Write out the data exactly, please, and omit the pictures.

╔══

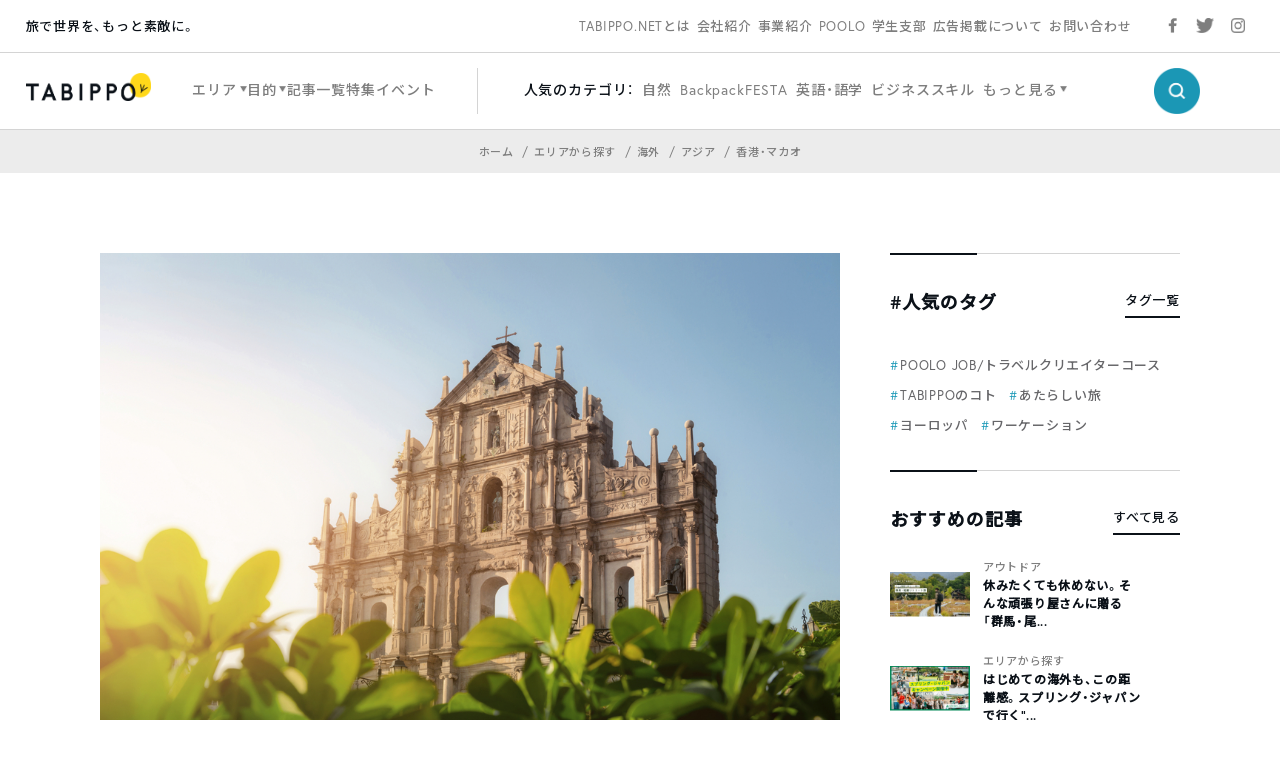

--- FILE ---
content_type: text/html; charset=utf-8
request_url: https://www.google.com/recaptcha/api2/aframe
body_size: 137
content:
<!DOCTYPE HTML><html><head><meta http-equiv="content-type" content="text/html; charset=UTF-8"></head><body><script nonce="DkKJh3YFTTrcrBy0fJa0KQ">/** Anti-fraud and anti-abuse applications only. See google.com/recaptcha */ try{var clients={'sodar':'https://pagead2.googlesyndication.com/pagead/sodar?'};window.addEventListener("message",function(a){try{if(a.source===window.parent){var b=JSON.parse(a.data);var c=clients[b['id']];if(c){var d=document.createElement('img');d.src=c+b['params']+'&rc='+(localStorage.getItem("rc::a")?sessionStorage.getItem("rc::b"):"");window.document.body.appendChild(d);sessionStorage.setItem("rc::e",parseInt(sessionStorage.getItem("rc::e")||0)+1);localStorage.setItem("rc::h",'1768693753242');}}}catch(b){}});window.parent.postMessage("_grecaptcha_ready", "*");}catch(b){}</script></body></html>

╚══

- Written response:
--- FILE ---
content_type: text/html; charset=utf-8
request_url: https://www.google.com/recaptcha/api2/aframe
body_size: 137
content:
<!DOCTYPE HTML><html><head><meta http-equiv="content-type" content="text/html; charset=UTF-8"></head><body><script nonce="DkKJh3YFTTrcrBy0fJa0KQ">/** Anti-fraud and anti-abuse applications only. See google.com/recaptcha */ try{var clients={'sodar':'https://pagead2.googlesyndication.com/pagead/sodar?'};window.addEventListener("message",function(a){try{if(a.source===window.parent){var b=JSON.parse(a.data);var c=clients[b['id']];if(c){var d=document.createElement('img');d.src=c+b['params']+'&rc='+(localStorage.getItem("rc::a")?sessionStorage.getItem("rc::b"):"");window.document.body.appendChild(d);sessionStorage.setItem("rc::e",parseInt(sessionStorage.getItem("rc::e")||0)+1);localStorage.setItem("rc::h",'1768693753242');}}}catch(b){}});window.parent.postMessage("_grecaptcha_ready", "*");}catch(b){}</script></body></html>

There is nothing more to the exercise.